Excerpts of bounding box data »
=====

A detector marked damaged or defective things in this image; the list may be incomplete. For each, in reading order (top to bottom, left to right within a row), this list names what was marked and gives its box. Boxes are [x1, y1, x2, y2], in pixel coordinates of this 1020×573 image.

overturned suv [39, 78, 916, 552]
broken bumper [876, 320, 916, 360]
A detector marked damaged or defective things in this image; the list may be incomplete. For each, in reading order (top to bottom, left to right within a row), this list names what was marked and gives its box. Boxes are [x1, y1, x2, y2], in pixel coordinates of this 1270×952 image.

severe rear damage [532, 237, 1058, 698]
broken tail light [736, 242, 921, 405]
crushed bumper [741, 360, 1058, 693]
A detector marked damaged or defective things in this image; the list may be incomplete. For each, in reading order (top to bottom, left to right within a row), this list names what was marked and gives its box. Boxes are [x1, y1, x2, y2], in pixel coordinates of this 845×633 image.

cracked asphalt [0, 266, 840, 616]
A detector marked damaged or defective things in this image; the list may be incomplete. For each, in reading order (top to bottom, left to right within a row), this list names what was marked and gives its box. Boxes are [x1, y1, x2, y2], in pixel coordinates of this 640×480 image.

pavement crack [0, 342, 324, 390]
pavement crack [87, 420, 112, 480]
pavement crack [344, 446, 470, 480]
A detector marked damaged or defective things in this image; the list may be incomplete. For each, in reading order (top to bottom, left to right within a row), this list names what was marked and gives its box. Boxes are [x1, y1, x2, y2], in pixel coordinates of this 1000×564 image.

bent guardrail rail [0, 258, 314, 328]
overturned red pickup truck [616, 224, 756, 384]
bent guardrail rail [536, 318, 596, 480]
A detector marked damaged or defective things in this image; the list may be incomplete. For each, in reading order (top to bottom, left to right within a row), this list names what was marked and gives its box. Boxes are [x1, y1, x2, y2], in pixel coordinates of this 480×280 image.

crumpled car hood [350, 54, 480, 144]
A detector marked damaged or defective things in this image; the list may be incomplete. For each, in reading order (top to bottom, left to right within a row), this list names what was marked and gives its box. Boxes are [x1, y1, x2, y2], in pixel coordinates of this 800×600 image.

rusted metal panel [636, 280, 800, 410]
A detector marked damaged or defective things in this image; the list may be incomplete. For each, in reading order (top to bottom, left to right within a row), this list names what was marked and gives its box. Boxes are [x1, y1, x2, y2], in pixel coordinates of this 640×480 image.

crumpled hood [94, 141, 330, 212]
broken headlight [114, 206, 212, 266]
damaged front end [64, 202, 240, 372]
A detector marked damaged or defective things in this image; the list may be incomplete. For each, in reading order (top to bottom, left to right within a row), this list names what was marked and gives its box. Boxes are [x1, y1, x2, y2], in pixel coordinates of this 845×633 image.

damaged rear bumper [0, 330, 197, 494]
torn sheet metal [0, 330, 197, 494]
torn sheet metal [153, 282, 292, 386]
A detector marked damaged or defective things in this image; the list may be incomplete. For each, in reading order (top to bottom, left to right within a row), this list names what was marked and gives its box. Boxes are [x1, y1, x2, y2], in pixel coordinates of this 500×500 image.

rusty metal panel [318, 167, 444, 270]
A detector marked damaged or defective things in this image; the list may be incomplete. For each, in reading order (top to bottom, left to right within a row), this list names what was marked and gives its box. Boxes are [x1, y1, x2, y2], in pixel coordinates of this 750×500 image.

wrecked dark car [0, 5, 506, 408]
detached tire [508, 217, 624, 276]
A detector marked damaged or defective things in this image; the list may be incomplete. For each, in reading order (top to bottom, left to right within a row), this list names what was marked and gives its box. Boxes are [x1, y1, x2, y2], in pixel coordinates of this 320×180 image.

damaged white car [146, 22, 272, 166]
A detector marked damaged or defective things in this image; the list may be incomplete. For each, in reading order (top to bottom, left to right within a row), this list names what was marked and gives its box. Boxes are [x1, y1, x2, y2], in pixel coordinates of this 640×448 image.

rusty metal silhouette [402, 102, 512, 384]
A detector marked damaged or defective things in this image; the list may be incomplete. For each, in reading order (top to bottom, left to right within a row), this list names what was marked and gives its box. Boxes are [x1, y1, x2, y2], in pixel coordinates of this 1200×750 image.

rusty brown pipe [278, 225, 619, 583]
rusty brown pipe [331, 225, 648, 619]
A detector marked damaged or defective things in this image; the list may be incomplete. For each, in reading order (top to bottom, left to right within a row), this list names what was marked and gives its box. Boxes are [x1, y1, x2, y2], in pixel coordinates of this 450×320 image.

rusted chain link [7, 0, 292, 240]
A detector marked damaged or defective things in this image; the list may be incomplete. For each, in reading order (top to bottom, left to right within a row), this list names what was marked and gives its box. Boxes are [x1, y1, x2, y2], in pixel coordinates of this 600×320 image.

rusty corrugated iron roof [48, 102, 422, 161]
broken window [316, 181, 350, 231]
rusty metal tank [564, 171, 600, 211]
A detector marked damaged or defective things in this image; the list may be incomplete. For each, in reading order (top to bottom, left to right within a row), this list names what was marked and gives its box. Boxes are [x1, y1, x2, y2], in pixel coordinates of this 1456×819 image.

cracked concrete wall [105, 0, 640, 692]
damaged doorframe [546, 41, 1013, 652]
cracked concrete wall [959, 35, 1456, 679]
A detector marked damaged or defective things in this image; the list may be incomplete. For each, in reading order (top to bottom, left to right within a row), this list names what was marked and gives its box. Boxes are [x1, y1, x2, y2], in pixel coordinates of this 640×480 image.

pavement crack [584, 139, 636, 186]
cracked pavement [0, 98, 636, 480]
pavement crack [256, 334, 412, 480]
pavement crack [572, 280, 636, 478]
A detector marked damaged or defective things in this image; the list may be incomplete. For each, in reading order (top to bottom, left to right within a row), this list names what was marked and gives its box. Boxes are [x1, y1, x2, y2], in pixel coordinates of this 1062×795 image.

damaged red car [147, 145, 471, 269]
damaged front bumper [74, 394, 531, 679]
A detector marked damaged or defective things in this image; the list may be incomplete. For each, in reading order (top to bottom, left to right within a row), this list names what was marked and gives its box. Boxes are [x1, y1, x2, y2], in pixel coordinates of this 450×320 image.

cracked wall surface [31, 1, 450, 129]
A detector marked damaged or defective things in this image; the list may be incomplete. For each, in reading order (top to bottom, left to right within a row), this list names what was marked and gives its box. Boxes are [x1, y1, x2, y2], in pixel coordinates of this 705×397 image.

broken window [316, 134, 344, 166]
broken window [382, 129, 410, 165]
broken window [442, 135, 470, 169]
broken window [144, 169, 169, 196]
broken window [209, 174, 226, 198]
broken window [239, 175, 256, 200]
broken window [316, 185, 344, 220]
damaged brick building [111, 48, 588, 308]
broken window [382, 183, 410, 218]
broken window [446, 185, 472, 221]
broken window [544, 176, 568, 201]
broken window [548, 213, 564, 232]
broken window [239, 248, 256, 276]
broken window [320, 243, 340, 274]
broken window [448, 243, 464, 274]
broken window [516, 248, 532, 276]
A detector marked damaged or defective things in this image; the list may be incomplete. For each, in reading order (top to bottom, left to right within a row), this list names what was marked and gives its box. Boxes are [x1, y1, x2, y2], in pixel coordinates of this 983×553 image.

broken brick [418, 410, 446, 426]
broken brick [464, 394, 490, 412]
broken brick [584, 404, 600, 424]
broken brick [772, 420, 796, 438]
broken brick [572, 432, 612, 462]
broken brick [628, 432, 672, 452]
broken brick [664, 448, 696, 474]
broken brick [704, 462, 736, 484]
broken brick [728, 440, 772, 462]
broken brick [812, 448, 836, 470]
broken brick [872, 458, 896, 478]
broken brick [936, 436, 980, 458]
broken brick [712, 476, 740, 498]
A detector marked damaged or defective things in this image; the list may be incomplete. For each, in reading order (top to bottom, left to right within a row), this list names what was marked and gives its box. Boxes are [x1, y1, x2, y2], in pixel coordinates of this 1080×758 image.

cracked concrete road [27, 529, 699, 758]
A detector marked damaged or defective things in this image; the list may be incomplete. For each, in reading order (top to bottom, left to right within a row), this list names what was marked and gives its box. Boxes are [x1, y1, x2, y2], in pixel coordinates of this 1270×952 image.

=====

Written task » Can you edit the data above from its first line through the line with "overturned suv [39, 78, 916, 552]", replacing "reading order" with "scan order" and leaving everything else unchanged?

Task solution »
A detector marked damaged or defective things in this image; the list may be incomplete. For each, in scan order (top to bottom, left to right within a row), this list names what was marked and gives its box. Boxes are [x1, y1, x2, y2], in pixel coordinates of this 1020×573 image.

overturned suv [39, 78, 916, 552]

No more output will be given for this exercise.